Two readings come off the ledger. The first is the ablation result itself. Because the corpus, the split, and the budget are identical across all five rows, the metric column is a clean comparison of the loss functions, and the Tversky run carries the headline curve-1 R-squared of 0.9891, the orange row the whole table exists to make regenerable. Tversky is a recall-leaning loss, and on a problem where the two curve classes are scarce against an overwhelming background, leaning toward recall is exactly what keeps the faint traces from being washed out, which is why it also logged the peak validation F1 of 0.55 on the curve masks. The four region and cross-entropy alternatives trail it on the headline regression metric. The single-variable design is what licenses that sentence: nothing but the loss changed, so the gap is the loss's doing.
The second reading is the reproducibility one, and it is the point of the paper. The value of the ledger is not that it shows Tversky won, which a single results table would also show. It is that every row carries enough provenance to relaunch the run and recover its number from the record alone. Months after the runs were logged, the question of whether 0.9891 was real and how it was obtained has a mechanical answer rather than a recollected one: the entry names the loss as Tversky, the dataset as the 15,000-instance multiclass version under an 80/20 split, the budget as 50 epochs, and the seed as fixed, and re-running that configuration regenerates the result. The epoch lever makes the budget's role explicit: below the recorded 50-epoch budget the headline checkpoint has not been reached, so a reproduction that stops early is not reproducing the reported number but a different, earlier one.

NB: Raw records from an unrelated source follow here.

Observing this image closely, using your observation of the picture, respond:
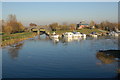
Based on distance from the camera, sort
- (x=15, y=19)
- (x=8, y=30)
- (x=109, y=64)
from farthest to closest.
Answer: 1. (x=15, y=19)
2. (x=8, y=30)
3. (x=109, y=64)

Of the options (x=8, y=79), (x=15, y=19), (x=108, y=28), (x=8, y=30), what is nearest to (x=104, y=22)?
(x=108, y=28)

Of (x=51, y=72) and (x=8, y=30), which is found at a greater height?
(x=8, y=30)

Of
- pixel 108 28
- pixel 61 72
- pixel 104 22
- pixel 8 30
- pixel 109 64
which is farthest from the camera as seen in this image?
pixel 104 22

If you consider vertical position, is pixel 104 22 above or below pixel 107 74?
above

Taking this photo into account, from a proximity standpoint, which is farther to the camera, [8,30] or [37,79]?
[8,30]

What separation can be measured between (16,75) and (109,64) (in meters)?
5.35

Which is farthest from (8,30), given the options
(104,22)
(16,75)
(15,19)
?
(104,22)

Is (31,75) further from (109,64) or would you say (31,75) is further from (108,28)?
(108,28)

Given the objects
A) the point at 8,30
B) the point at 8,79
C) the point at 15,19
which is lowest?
the point at 8,79

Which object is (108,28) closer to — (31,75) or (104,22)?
(104,22)

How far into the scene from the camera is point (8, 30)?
30.3m

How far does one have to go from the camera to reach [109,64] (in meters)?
9.96

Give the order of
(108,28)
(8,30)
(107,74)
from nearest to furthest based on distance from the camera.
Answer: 1. (107,74)
2. (8,30)
3. (108,28)

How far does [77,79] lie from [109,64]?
127 inches
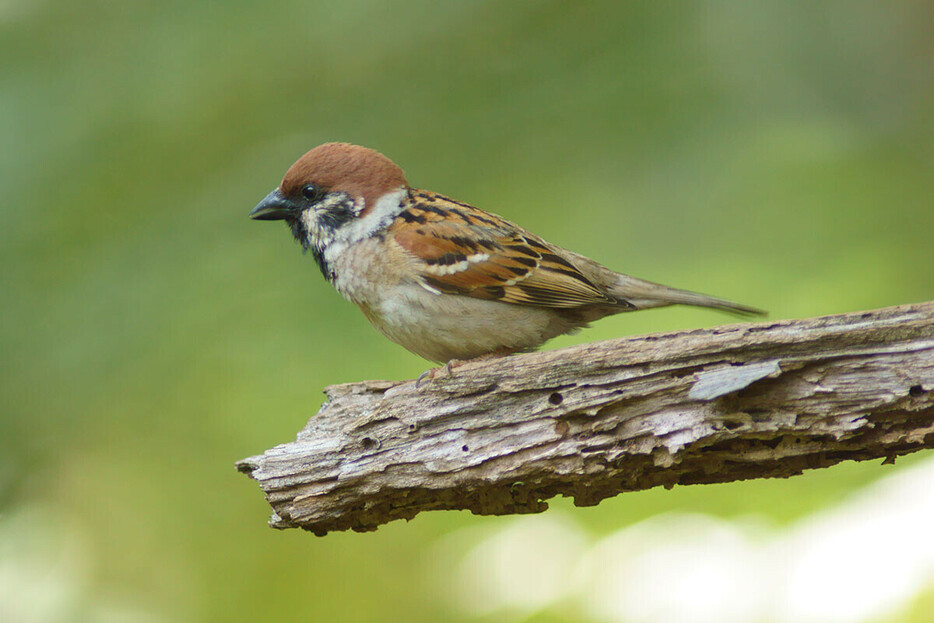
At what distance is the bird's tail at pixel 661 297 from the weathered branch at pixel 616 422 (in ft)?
2.35

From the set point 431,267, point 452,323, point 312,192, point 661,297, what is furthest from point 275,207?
point 661,297

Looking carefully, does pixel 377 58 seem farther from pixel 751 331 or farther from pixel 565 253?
pixel 751 331

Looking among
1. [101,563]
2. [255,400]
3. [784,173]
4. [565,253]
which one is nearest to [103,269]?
[255,400]

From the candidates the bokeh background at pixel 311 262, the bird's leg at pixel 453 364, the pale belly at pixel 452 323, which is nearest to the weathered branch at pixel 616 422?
the bird's leg at pixel 453 364

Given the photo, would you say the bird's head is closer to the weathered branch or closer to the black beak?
the black beak

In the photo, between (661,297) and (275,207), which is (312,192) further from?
(661,297)

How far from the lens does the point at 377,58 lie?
3617 mm

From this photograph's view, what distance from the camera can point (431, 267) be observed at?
7.79 feet

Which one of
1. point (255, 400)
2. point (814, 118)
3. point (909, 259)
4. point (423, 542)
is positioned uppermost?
point (814, 118)

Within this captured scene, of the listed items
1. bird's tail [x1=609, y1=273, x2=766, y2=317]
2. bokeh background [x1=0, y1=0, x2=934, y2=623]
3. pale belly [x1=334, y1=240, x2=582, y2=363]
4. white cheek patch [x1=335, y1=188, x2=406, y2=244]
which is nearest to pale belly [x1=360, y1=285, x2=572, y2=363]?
pale belly [x1=334, y1=240, x2=582, y2=363]

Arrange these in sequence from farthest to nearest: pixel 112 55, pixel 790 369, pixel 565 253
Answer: pixel 112 55 → pixel 565 253 → pixel 790 369

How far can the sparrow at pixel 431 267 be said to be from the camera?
2.38m

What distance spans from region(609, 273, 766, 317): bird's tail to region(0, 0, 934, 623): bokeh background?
46cm

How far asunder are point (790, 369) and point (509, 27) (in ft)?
7.70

The budget is part of the provenance, not an incidental detail, and the ledger pins it.
Discussion
The honest summary is that the public reproducibility playbook scales down to a small team almost without modification, and that the scaling-down is mostly a matter of discipline rather than infrastructure. We did not need a conference-grade program to make a five-loss ablation reproducible; we needed to satisfy, by construction, the same things the NeurIPS checklist asks a paper to state [2], and to capture them at run time in the spirit of Sacred [3] rather than reconstruct them later. The dataset version and split, the seed, the epoch budget, the number of runs, and the exact metric definition are the checklist items that turned a results table into a regenerable record. None of them is expensive to log; all of them are expensive to recover once lost, which is the asymmetry that the technical-debt framing of Sculley and colleagues captures precisely [5].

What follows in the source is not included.